● AIM OF THE TASK
Write out exactly the lines below that run from the line containing "Which of point" through the last line of the records.

● DATA TO USE
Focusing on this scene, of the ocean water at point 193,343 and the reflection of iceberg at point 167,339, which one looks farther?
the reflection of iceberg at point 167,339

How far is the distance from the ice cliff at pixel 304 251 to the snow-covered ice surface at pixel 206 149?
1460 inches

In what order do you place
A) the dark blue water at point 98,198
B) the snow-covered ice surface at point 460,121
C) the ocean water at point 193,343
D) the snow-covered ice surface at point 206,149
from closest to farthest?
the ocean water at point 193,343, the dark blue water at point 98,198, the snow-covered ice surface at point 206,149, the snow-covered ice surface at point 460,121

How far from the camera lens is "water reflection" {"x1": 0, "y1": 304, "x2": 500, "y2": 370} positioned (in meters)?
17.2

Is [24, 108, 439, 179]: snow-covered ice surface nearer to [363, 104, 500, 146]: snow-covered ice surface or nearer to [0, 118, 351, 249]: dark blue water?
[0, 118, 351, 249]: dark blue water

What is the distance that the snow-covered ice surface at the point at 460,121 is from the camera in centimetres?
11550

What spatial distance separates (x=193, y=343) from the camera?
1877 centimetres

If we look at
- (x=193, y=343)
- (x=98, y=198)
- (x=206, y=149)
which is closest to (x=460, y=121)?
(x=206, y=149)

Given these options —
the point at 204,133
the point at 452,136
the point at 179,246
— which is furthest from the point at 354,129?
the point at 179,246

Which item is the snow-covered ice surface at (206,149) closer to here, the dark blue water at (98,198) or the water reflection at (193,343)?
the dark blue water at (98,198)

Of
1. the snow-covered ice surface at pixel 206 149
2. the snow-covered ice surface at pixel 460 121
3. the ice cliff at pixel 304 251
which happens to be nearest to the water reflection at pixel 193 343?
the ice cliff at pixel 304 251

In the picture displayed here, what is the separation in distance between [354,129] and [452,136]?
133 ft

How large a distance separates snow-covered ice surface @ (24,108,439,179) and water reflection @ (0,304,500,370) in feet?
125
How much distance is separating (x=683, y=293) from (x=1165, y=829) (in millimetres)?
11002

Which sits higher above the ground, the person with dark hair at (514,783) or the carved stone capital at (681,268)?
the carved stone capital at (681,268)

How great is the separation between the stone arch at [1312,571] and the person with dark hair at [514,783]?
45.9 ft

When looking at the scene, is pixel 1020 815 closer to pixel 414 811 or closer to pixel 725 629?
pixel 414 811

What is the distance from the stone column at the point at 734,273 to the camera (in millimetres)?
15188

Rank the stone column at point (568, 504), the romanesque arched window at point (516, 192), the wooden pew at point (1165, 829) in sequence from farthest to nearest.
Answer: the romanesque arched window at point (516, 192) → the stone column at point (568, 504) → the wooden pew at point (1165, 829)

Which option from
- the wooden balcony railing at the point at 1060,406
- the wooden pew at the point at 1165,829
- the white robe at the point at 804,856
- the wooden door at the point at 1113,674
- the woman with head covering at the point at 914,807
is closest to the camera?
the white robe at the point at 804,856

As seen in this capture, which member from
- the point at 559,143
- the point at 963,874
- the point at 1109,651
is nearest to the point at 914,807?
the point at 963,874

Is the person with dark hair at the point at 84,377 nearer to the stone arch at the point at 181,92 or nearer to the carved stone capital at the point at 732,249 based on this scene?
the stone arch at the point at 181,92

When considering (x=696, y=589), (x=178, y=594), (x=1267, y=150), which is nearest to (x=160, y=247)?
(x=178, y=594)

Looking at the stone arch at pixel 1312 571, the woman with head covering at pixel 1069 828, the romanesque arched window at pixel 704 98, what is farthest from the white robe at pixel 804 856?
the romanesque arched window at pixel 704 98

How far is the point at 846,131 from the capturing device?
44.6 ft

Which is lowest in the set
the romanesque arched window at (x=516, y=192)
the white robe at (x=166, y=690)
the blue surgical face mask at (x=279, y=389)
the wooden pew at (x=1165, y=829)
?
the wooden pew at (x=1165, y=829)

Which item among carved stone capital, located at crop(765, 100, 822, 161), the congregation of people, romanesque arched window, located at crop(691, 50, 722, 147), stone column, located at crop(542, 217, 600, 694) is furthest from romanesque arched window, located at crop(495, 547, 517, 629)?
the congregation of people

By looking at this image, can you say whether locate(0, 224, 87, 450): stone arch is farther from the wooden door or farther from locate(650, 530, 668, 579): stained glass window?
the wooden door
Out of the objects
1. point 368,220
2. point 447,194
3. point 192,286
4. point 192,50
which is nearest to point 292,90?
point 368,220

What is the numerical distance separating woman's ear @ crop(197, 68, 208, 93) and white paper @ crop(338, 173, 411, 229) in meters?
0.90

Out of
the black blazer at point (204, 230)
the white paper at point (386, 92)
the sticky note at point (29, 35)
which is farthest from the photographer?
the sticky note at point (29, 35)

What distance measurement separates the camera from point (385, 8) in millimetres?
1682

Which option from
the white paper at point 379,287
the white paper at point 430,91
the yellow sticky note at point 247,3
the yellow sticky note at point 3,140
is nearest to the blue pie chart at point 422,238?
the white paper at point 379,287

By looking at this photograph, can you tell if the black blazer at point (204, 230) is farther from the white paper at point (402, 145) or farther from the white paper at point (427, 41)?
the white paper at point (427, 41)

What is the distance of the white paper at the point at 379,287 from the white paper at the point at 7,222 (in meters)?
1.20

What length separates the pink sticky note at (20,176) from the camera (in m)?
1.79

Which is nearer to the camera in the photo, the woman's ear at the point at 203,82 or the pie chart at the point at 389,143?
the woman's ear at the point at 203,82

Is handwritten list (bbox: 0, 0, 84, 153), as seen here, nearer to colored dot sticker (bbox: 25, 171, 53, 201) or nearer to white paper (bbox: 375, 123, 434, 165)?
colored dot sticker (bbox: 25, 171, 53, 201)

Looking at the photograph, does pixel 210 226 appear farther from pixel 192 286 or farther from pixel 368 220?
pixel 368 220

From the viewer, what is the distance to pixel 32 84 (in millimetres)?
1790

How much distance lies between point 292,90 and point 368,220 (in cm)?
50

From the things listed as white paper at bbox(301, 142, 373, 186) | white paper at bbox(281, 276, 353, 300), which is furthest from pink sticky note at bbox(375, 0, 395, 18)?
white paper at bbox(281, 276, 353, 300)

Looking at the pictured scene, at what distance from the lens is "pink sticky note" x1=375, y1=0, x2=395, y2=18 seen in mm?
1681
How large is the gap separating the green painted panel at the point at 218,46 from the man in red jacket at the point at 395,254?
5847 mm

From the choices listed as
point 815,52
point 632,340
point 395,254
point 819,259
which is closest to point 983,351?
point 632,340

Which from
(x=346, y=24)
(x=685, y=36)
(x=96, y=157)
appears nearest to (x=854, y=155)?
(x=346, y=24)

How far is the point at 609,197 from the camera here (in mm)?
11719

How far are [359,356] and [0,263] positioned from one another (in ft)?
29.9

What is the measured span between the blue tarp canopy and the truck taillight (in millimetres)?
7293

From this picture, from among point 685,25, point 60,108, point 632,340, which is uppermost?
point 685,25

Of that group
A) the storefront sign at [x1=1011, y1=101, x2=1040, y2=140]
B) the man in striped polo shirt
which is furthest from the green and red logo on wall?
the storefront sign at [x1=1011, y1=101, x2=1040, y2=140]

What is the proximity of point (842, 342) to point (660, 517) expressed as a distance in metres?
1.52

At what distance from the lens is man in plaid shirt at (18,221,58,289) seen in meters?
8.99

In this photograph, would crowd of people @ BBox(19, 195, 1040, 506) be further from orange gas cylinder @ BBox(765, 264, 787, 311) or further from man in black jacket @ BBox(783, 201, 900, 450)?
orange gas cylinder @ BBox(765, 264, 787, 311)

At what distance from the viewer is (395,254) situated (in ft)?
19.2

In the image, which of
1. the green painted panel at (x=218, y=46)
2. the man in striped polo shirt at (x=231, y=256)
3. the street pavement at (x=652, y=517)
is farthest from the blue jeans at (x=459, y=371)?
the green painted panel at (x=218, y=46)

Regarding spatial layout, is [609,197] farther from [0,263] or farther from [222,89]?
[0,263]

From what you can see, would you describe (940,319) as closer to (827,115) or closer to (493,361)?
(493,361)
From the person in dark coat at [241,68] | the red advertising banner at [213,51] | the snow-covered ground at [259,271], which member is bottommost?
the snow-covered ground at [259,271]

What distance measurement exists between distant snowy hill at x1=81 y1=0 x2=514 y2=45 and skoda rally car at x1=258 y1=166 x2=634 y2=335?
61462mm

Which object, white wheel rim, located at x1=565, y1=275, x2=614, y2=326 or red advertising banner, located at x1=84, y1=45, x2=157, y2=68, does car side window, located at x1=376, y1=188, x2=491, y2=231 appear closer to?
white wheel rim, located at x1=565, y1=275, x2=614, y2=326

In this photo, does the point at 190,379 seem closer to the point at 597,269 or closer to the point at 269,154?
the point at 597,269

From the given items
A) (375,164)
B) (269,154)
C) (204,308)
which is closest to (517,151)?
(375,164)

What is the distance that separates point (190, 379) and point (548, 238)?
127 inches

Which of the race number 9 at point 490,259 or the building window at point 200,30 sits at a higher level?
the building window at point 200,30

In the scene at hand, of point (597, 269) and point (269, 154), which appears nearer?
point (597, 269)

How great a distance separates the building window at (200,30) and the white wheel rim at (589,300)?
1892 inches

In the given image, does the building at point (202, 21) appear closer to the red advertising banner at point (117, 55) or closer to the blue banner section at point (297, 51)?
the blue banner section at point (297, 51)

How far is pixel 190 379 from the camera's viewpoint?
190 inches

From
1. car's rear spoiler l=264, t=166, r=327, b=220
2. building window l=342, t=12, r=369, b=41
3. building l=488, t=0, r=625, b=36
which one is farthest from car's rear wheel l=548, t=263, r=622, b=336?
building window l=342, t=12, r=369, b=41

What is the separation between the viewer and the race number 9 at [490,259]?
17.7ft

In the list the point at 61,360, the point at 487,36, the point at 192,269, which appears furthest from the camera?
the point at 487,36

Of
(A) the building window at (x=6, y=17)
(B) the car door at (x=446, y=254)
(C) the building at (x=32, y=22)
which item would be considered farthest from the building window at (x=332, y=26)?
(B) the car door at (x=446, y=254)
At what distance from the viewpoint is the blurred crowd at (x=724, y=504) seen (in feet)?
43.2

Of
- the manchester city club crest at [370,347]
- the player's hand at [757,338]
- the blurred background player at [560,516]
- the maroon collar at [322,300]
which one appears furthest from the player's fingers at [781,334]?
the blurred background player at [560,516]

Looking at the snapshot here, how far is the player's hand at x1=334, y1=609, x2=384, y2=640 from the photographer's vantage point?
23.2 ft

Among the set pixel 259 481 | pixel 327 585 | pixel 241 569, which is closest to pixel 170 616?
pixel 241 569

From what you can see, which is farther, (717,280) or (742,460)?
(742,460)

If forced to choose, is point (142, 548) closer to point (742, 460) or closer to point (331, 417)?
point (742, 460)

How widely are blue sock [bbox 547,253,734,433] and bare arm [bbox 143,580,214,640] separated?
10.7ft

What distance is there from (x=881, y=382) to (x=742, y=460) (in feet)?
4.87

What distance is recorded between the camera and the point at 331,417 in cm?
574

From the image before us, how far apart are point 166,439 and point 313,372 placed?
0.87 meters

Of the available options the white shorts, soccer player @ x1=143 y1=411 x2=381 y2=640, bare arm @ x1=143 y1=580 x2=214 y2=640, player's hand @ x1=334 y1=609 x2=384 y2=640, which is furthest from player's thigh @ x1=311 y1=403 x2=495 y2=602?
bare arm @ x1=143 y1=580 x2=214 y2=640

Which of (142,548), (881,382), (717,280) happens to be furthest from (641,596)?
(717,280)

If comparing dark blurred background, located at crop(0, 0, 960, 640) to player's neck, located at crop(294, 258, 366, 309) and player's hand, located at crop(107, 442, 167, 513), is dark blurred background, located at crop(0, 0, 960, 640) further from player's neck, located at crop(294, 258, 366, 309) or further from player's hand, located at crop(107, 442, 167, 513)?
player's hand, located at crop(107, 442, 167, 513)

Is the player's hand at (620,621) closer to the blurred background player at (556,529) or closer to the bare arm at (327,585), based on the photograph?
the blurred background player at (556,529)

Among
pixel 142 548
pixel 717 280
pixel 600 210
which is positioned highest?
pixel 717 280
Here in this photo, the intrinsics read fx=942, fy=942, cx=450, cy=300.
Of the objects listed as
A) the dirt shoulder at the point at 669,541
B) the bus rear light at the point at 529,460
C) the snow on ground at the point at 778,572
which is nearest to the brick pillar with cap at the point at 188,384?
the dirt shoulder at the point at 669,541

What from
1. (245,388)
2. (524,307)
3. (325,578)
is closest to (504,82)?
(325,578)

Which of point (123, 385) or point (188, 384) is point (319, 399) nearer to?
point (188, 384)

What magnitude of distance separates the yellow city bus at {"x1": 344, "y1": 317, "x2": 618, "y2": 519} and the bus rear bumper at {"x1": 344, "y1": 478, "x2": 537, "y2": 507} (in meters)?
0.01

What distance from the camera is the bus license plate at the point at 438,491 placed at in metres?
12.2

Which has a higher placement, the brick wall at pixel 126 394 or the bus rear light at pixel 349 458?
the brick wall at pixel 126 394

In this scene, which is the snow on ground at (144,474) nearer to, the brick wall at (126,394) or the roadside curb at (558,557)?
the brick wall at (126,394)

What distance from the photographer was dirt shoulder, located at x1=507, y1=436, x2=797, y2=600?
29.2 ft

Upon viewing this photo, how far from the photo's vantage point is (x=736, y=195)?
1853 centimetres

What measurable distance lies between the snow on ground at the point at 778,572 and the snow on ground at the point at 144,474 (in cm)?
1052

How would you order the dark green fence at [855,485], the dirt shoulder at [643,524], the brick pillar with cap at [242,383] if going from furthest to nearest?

● COMPLETED TASK
Which of point (123, 385) or point (188, 384) is point (319, 399) nearer to?
point (188, 384)

What magnitude of distance separates the yellow city bus at {"x1": 344, "y1": 317, "x2": 618, "y2": 519} and the bus rear bumper at {"x1": 344, "y1": 478, "x2": 537, "y2": 507} (in meters)?
0.01

What distance from the camera is the bus license plate at the point at 438,491 placed at in metres?
12.2

Which has a higher placement, the brick wall at pixel 126 394 or the bus rear light at pixel 349 458?
the brick wall at pixel 126 394

In this scene, which is the snow on ground at (144,474) nearer to, the brick wall at (126,394) or the roadside curb at (558,557)?
the brick wall at (126,394)

What distance from the photographer was dirt shoulder, located at x1=507, y1=436, x2=797, y2=600?
29.2 ft

Upon viewing this photo, how far from the photo's vantage point is (x=736, y=195)?
1853 centimetres

What measurable distance lies between the snow on ground at the point at 778,572 and the snow on ground at the point at 144,474 (in cm)?
1052

How would you order the dark green fence at [855,485], the dirt shoulder at [643,524], the brick pillar with cap at [242,383] if going from furthest to nearest?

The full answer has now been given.